Monday, April 28, 2008

Up

Up. It's where we're looking.
It's been a long several months since we made the decision to return to the States from our beloved Ireland. We have felt for a very long time a sense of "beyond our control" hanging over our heads. The fall of the US dollar has been "beyond our control". The amount of mission support we received in Ireland was "beyond our control". The rising cost of living has been "beyond our control". The current non-event of the sale of our home in Ireland is "beyond our control". Our joblessness has been "beyond our control".
The bright ones among you will notice how much of this "beyond our control" pressure has come from all things financial. This also gives you considerable insight into one of the areas of greatest insecurity in my life. There are a lot of things I can control, but the fear of not having enough...well, it controls me. Few things shake me more than financial insecurity. The same could be said for many of us.

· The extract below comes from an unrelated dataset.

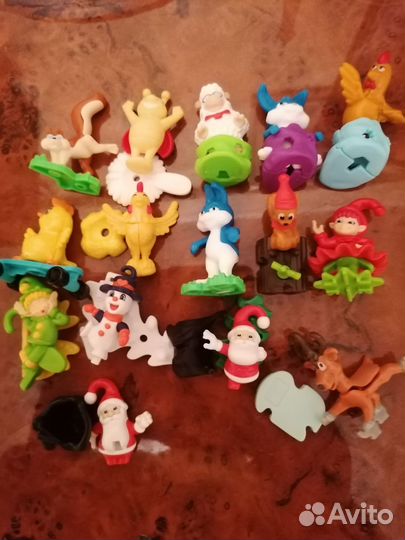 Игрушки киндор сюрприз Новогодние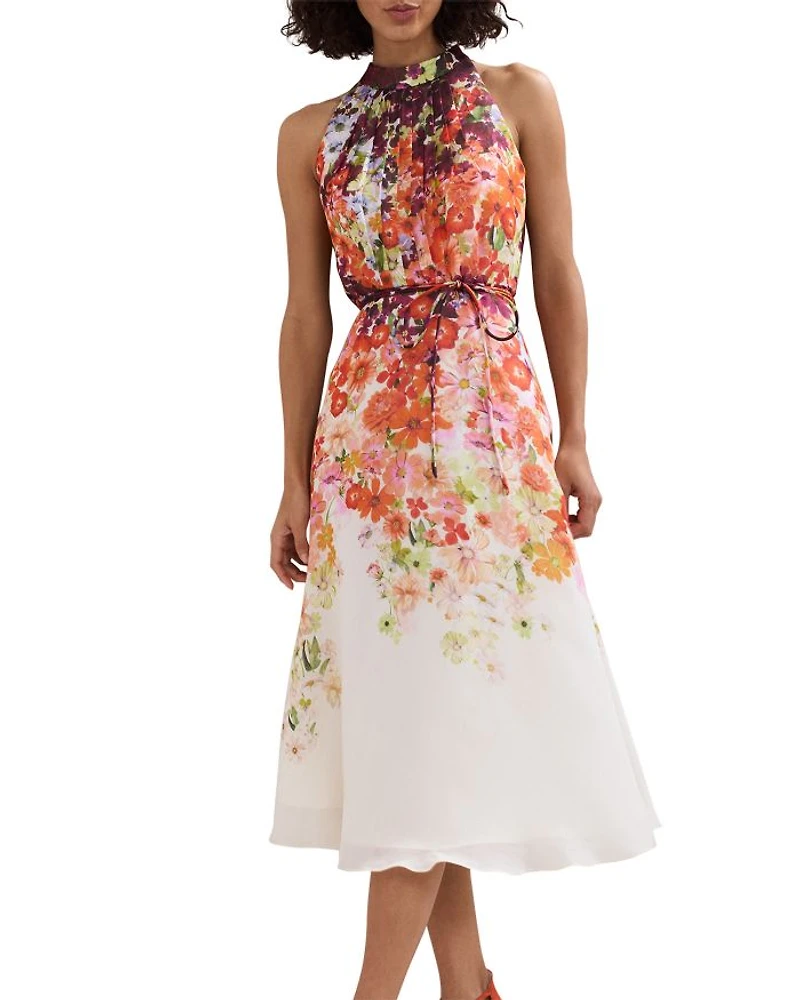 Bethany Floral Print Dress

I offer this confession, not for your counsel or criticism -- although some are predisposed to do so anyhow -- but simply as a testimony to one man's fear and weakness being continually met by the abundant provision of God's grace. Leaving Ireland was difficult on many levels -- the grief of leaving friends, the stress of moving internationally, and moving from the culture we love. But, the gritty, sloppy exhibition of my humanity has been most openly displayed with the unveiling of this fiscal insecurity.

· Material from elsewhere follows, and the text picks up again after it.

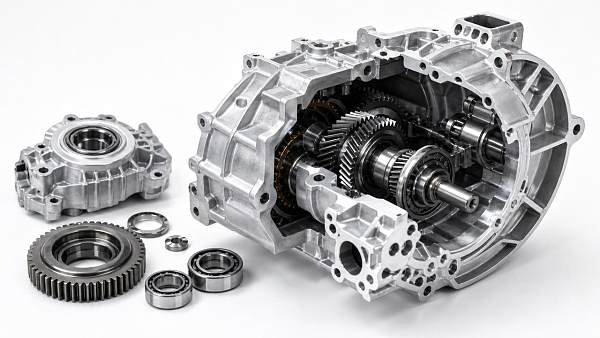 Lightweight Transmission Housings: Trade-Offs That Matter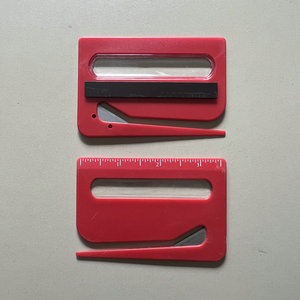 <span class=keywords><strong>Logo</strong></span> Tùy Chỉnh Thư Mở Với Thước Lúp Phong Bì Gói Máy Cắt Công Cụ An Toàn Giấy Cutter Cho Thư, Phong Bì Gói - Product Image 6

So, I will confess of the Father's merciful provision, I will trust Him rather than myself, I will admit that not an ounce of personal security comes from money anyhow, and I will repent of the irrational fears that have consumed me. Knowing me, I'll probably repeat the process quite a few times.
Things are looking up. We have potential jobs, and we put down a deposit on a rental house on Cherry Street in Denver, Colorado just this week. The financial fears can loom large, but we are making decisions to move forward despite them and are once again beginning to dream about our lives and the journey of life and faith ahead.
So there you have it...confession complete.

"He lifted me out of the slimy pit, out of the mud and mire; he set my feet on a rock and gave me a firm place to stand. He put a new song in my mouth, a hymn of praise to our God. Many will see and fear and put their trust in the Lord. Blessed is the man who makes the Lord his trust, who does not look to the proud, to those who turn aside to false gods" (Psalm 40:2-4).